Certainly!
I didn't say science always finds evidence in support of a hypothesis, or that all hypotheses result in repeatable results. I said
My problem (and that of most natural and physical scientists) with much social science research is that
conclusions are drawn (even begun with
) that are not supported with objective, verifiable, repeatable evidence. There are many valid research studies that show that the hypothesis was invalid, or whose results don't turn out to be repeatable. In those cases, it is determined that
the conclusion is not supported by scientific evidence. The conclusion is not considered "truth", unlike in social science where
conclusions not supported by scientific evidence are accepted as truth. That can be accepted by society, but it's not science.
Study all you want. Hypothesize all you want. But you don't have a
scientific conclusion without objectivity, verifiability, and repeatability. Observation followed by theorizing about the reasons for those observations is natural philosophy, not science. It has it's place. It's the necessary groundwork for developing hard scientific studies that verify those hypotheses. Most social sciences do the observation and hypothesizing, but not the hard science needed to actually scientifically prove those hypotheses.
That's a good example. The only verifiable, repeatable scientific conclusion that can be drawn from that data is that babies can distinguish (in some fashion) between stimuli, that is, babies behave differently faced with different stimuli. Fine. That's not exactly ground-breaking news. Where the problem comes in is when the researcher concludes
the reason the babies look longer at some things than others. Where's the hard evidence to support that conclusion? It doesn't exist. It's the researcher's philosophical speculation about the observation.
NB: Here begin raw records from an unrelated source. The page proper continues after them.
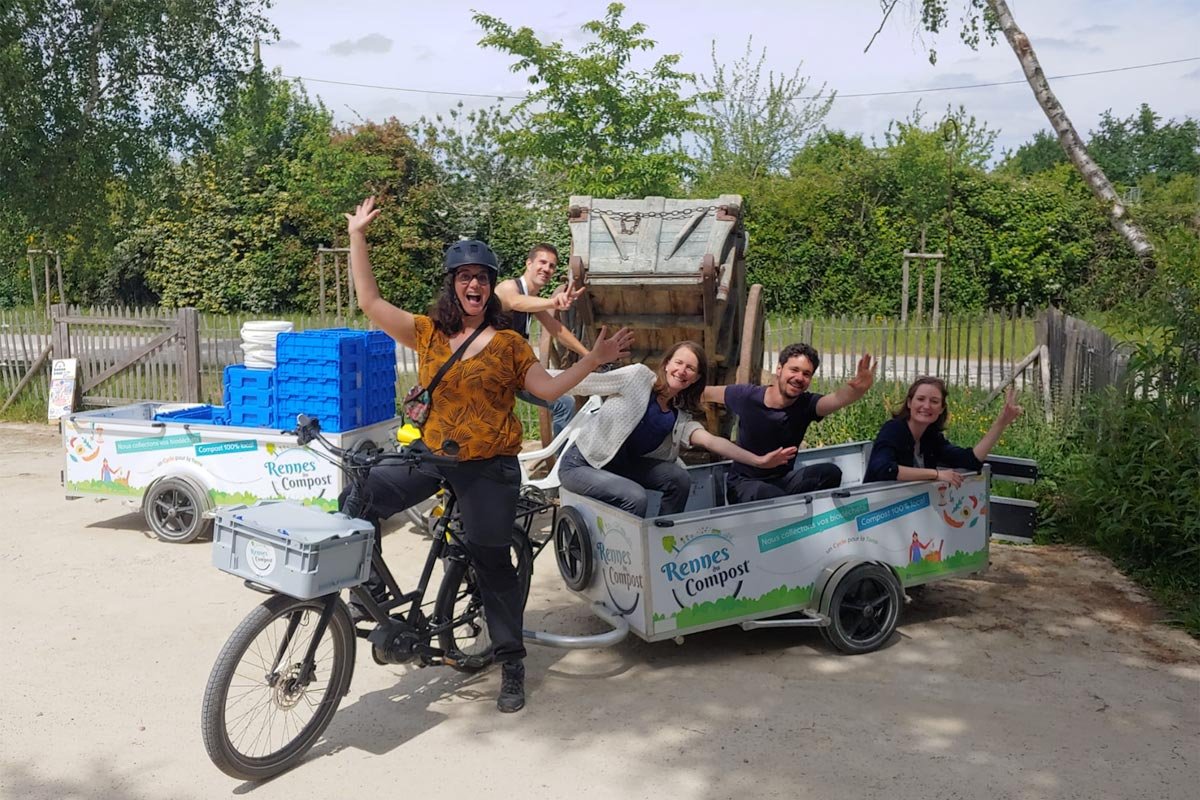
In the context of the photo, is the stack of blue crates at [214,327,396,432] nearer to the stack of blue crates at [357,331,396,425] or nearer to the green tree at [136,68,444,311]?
the stack of blue crates at [357,331,396,425]

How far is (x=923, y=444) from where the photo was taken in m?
5.79

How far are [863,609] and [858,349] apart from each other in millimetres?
7554

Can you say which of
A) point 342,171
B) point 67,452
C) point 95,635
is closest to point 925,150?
point 342,171

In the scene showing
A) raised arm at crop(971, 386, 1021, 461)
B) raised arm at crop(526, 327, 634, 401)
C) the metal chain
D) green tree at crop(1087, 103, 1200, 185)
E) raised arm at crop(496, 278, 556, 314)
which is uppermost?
green tree at crop(1087, 103, 1200, 185)

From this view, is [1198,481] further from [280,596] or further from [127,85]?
[127,85]

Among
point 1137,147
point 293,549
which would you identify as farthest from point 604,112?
point 1137,147

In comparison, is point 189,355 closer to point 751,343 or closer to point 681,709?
point 751,343

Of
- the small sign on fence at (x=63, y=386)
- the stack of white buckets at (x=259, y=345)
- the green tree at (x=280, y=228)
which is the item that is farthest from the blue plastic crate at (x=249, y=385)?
the green tree at (x=280, y=228)

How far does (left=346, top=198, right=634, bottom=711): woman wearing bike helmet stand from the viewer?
13.8 feet

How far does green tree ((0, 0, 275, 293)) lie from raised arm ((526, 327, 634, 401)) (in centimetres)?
1015

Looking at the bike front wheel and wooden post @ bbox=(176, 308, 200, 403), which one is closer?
the bike front wheel

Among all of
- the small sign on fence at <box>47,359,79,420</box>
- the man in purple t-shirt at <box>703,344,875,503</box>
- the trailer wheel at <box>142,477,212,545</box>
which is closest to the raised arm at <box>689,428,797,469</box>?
the man in purple t-shirt at <box>703,344,875,503</box>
In one of the studies my baby participated in, the researchers recorded gaze time of the babies when faced with situations that were physically normal (a can continuing to roll some time after rolling down a slope) and situations that were physically abnormal (the can stopping immediately at the bottom of the slope). The conclusion was not that babies looked longer at one situation than the other. That would be the objective and repeatable conclusion.
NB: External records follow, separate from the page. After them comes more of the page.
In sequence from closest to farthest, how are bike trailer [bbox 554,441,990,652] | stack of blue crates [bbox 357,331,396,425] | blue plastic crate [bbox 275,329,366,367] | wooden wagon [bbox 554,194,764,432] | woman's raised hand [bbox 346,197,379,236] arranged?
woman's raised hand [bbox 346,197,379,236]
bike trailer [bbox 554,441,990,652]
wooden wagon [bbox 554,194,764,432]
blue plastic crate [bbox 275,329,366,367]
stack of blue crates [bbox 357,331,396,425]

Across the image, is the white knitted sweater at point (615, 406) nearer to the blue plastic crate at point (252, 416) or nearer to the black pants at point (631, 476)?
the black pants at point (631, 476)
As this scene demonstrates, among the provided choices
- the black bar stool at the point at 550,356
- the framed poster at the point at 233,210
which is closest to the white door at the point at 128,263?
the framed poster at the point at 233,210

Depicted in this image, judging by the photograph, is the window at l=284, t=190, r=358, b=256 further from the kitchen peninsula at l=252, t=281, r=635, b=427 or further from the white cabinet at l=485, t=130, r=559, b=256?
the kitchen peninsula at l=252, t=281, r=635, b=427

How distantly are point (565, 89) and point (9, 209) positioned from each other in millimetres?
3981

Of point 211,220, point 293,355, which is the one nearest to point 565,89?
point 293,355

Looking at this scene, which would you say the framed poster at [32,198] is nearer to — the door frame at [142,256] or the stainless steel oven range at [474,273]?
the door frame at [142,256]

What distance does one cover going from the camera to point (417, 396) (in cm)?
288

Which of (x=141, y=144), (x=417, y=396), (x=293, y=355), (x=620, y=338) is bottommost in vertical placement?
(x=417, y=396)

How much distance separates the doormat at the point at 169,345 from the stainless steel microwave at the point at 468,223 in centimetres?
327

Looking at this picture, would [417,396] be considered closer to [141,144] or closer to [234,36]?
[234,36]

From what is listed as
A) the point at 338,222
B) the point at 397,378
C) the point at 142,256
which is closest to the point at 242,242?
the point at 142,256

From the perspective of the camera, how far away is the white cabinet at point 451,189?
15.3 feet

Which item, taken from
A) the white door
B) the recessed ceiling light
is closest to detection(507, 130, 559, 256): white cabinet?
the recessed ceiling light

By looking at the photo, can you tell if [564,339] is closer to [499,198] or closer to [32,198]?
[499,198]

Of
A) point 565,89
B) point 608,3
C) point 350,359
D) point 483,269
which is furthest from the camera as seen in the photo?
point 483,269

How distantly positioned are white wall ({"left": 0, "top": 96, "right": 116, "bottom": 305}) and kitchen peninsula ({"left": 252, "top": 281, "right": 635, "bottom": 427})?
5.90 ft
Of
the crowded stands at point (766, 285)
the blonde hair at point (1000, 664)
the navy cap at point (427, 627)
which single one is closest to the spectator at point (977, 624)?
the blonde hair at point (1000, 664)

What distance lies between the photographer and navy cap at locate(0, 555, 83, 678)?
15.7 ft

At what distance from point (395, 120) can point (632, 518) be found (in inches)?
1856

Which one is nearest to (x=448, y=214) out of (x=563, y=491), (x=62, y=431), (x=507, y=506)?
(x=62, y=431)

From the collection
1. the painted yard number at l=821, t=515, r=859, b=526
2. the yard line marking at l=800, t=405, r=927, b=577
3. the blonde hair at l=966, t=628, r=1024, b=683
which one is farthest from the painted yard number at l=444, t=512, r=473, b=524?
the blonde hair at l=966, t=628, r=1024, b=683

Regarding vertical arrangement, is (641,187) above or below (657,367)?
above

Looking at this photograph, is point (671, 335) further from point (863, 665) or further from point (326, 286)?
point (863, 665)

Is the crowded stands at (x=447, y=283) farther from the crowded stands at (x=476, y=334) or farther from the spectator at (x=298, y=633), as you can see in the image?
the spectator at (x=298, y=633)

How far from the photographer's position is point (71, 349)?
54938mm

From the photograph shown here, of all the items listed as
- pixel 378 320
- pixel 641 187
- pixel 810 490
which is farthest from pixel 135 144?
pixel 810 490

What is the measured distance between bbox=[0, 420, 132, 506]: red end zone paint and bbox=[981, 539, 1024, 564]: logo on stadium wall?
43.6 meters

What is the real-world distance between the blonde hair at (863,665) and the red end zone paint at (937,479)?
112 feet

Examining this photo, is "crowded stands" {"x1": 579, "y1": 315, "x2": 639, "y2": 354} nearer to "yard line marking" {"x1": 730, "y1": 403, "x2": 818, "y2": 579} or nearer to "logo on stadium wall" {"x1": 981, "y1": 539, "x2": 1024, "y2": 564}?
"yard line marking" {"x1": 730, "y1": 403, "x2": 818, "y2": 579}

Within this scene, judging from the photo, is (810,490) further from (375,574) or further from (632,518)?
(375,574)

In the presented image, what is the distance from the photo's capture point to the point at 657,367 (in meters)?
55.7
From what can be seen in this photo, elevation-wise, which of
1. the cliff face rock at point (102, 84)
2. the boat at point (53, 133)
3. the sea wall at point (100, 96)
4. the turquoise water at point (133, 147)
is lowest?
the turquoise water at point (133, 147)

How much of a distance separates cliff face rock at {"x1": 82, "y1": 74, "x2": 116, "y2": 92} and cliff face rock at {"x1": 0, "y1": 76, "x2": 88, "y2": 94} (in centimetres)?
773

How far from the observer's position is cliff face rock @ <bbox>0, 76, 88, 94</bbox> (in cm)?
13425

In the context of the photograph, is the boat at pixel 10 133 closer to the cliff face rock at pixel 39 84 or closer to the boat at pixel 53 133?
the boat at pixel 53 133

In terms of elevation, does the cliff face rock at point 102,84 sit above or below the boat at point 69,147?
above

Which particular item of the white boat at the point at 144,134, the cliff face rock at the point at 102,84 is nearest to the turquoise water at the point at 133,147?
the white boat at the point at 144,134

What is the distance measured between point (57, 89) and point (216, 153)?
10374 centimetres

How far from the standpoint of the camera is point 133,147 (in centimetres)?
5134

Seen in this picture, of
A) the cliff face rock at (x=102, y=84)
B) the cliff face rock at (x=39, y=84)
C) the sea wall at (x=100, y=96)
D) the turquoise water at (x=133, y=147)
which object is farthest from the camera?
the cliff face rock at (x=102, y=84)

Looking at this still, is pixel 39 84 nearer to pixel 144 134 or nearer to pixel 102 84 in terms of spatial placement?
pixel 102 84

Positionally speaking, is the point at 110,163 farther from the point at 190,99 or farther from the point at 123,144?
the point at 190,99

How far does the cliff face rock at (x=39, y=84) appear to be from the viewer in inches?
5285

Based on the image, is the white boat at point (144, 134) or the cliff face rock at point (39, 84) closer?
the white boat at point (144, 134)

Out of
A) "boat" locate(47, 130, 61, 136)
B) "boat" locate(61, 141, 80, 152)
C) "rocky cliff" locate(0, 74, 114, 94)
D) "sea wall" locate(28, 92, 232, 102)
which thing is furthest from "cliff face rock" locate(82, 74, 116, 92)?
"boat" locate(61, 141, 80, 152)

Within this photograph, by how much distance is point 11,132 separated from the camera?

They concluded that babies understand physics (at some level) as early as six months old. Where is the evidence that that is the reason the babies gazed longer? And where is the evidence that they
understand at six months but not three? It might be that younger babies understand just as well, but can't hold their gaze as long. Or that younger babies show their scientific understanding differently (more blinks per minute?) It might be that the babies understood the physics. It might be that it was interesting for some other reason entirely. Maybe babies recognize "what I usually see" from "what I don't usually see", regardless of it's physical truth. You can't verify or repeat that babies understand physics, yet that is the conclusion they drew. That's not a scientific conclusion, it's a philosophical construct. It's interesting, and well worth speculating about, but it's not verifiable or repeatable. All we can repeat is that babies look longer at some things than others. Why they do so is sheer speculation.
Good
research in the area would gather massive amounts of information about the different things babies look longer at, and try to classify them into groups. We could then, perhaps, improve the quality of our speculations based on a much larger collection of data. But in the end, the "why" is still speculation, a hypothesis that is as yet unproven. That doesn't stop social scientists from treating their speculative conclusion as scientific fact. And that's where we start running into trouble with psychological research.
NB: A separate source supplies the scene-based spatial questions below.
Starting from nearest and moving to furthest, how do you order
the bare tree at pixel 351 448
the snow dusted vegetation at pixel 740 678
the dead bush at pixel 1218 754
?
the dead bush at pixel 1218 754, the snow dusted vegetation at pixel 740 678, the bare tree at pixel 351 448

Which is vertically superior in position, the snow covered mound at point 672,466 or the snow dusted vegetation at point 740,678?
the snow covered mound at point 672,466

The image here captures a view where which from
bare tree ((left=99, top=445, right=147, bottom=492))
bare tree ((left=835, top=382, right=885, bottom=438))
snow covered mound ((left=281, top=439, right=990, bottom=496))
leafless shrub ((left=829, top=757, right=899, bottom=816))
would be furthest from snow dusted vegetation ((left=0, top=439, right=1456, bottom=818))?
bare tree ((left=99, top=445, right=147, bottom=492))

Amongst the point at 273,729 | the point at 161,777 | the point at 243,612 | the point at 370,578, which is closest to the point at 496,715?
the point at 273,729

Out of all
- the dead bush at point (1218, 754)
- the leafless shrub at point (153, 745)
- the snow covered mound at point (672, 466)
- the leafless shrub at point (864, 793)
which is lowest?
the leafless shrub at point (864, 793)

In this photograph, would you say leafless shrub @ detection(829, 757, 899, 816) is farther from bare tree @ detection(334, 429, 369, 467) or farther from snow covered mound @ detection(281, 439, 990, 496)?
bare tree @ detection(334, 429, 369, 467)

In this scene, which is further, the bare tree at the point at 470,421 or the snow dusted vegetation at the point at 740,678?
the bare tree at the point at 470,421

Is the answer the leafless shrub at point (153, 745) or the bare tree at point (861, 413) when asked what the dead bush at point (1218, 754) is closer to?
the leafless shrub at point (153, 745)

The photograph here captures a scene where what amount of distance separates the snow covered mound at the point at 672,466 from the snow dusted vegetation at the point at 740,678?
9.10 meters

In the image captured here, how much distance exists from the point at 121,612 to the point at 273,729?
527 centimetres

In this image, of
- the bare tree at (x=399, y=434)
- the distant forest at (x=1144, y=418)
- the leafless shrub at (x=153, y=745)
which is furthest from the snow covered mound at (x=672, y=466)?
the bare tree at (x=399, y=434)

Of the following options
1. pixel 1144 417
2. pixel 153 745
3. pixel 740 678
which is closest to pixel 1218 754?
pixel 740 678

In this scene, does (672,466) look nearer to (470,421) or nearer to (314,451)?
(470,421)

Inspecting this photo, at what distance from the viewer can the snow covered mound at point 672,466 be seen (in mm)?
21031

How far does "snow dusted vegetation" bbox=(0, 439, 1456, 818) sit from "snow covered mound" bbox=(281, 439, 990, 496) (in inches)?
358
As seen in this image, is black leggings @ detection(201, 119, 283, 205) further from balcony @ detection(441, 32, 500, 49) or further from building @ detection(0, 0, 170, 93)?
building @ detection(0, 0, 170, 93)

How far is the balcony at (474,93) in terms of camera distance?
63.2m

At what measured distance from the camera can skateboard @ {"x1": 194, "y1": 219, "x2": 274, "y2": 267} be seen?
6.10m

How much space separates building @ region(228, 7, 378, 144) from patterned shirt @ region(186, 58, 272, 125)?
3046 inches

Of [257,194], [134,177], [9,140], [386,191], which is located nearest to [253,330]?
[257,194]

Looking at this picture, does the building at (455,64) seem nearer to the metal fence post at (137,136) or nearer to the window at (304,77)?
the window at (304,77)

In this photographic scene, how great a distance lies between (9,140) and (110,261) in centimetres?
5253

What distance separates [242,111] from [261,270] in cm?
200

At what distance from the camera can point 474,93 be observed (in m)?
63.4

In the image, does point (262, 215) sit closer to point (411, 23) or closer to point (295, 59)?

It's not that social studies are necessarily not constructed with a hypothesis and testability. It's that the
conclusions are not supported by objective, verifiable, repeatable evidence. The "conclusions" themselves are new hypotheses, or opinions of the researcher on the reason for the results,
not scientific conclusions themselves.
It seems to me that we (as with all the other social/physical/natural scientists in the world) are going to have to agree to disagree about what is classified as science. It's a big question with a lot of egos invested in it and we are not going to resolve the issue here and now.